We offer rapid advice, diagnosis and treatment to patients with symptomatic breast problems, such as:
a change in appearance eg puckering or dimpling of the skin; a change in the outline or shape of the breast, especially those caused by arm movements or by lifting the breast
discomfort or pain eg discomfort or pain in one breast that is different from normal, particularly if new and persistent
lumps eg any thickening or bumpy areas in one breast or armpit which seems to be different from the same part of the other breast and armpit.

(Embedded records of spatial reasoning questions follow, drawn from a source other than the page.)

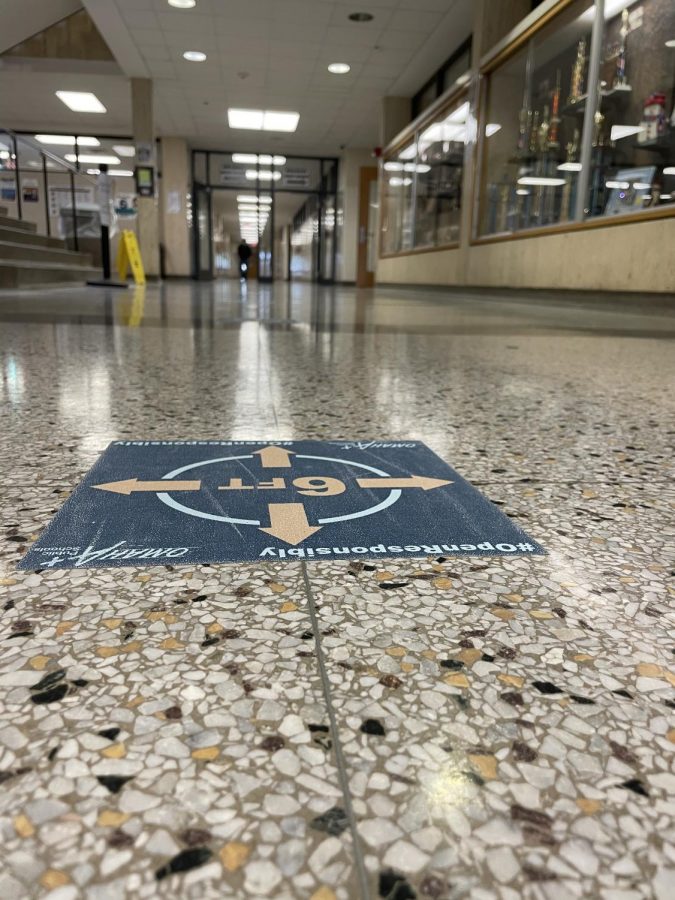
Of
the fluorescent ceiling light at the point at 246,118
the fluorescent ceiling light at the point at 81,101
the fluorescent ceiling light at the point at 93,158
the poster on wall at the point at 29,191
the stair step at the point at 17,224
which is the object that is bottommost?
the stair step at the point at 17,224

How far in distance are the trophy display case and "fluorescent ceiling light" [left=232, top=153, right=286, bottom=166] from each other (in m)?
10.8

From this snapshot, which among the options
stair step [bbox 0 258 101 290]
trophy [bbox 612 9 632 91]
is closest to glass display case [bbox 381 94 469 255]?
trophy [bbox 612 9 632 91]

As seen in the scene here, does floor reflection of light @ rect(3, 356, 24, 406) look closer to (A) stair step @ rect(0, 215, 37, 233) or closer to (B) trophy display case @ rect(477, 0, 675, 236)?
(B) trophy display case @ rect(477, 0, 675, 236)

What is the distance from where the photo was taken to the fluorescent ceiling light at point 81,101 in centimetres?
1172

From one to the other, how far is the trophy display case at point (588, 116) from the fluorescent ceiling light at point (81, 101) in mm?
8581

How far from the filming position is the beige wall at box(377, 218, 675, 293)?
371 cm

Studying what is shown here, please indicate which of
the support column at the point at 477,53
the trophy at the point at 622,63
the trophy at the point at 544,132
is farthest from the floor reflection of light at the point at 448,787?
the support column at the point at 477,53

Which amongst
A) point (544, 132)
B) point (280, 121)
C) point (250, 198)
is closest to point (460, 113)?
point (544, 132)

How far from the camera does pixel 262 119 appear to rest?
12672 mm

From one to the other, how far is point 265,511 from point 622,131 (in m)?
4.55

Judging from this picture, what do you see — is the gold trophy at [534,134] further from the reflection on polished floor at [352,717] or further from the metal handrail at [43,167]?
the metal handrail at [43,167]

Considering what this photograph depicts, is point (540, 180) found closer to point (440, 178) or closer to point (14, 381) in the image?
point (440, 178)

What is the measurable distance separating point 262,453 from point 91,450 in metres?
0.24

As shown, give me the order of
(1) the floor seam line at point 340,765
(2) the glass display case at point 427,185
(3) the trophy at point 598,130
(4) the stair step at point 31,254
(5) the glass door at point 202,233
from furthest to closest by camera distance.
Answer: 1. (5) the glass door at point 202,233
2. (2) the glass display case at point 427,185
3. (4) the stair step at point 31,254
4. (3) the trophy at point 598,130
5. (1) the floor seam line at point 340,765
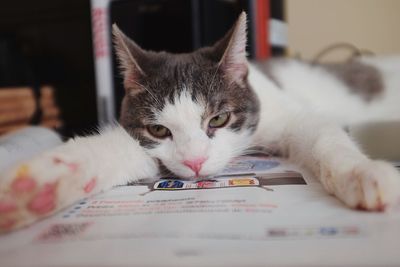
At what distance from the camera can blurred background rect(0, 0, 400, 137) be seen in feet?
5.48

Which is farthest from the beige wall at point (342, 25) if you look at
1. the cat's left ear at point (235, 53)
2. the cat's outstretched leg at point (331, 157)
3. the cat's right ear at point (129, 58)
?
the cat's right ear at point (129, 58)

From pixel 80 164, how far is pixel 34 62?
1728 mm

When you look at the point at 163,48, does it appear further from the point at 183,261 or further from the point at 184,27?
the point at 183,261

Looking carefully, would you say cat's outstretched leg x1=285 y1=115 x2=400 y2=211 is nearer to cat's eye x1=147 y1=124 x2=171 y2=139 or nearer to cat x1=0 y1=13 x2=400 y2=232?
cat x1=0 y1=13 x2=400 y2=232

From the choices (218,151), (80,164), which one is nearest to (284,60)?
(218,151)

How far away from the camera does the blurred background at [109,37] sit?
1.67 m

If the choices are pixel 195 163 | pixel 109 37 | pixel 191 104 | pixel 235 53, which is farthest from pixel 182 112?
pixel 109 37

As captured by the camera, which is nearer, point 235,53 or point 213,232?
point 213,232

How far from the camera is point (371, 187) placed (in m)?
0.60

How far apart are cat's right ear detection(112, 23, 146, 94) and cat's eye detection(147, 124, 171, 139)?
0.46ft

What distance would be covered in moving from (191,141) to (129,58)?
1.04ft

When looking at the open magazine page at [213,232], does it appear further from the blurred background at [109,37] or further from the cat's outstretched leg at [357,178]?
the blurred background at [109,37]

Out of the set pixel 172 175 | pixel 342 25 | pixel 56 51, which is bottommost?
pixel 172 175

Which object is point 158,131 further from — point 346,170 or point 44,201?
point 346,170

This is very important if it is new.
nipple changes eg discharge from the nipple that is new for you and not milky; bleeding or moist reddish areas that do not heal easily; any change in nipple position – pulled in or pointing differently; a rash on or around the nipple.
Most of these symptoms do not turn out to be breast cancer but should be checked by a medical professional.
When there is a diagnosis of breast cancer you will be allocated a Clinical Nurse Specialist who will be your key worker offering continuous support and ensuring you get the best possible care.
The Clinical Nurse Specialist works very closely with a team of Doctors, Nurses, Radiologist and Oncologist Consultants, Radiographers, Pathologists and our Macmillan services.
Treatment for breast cancer is generally a combination of Surgery, Chemotherapy, Radiotherapy and Endocrine therapy. However not all patients may require all these treatments.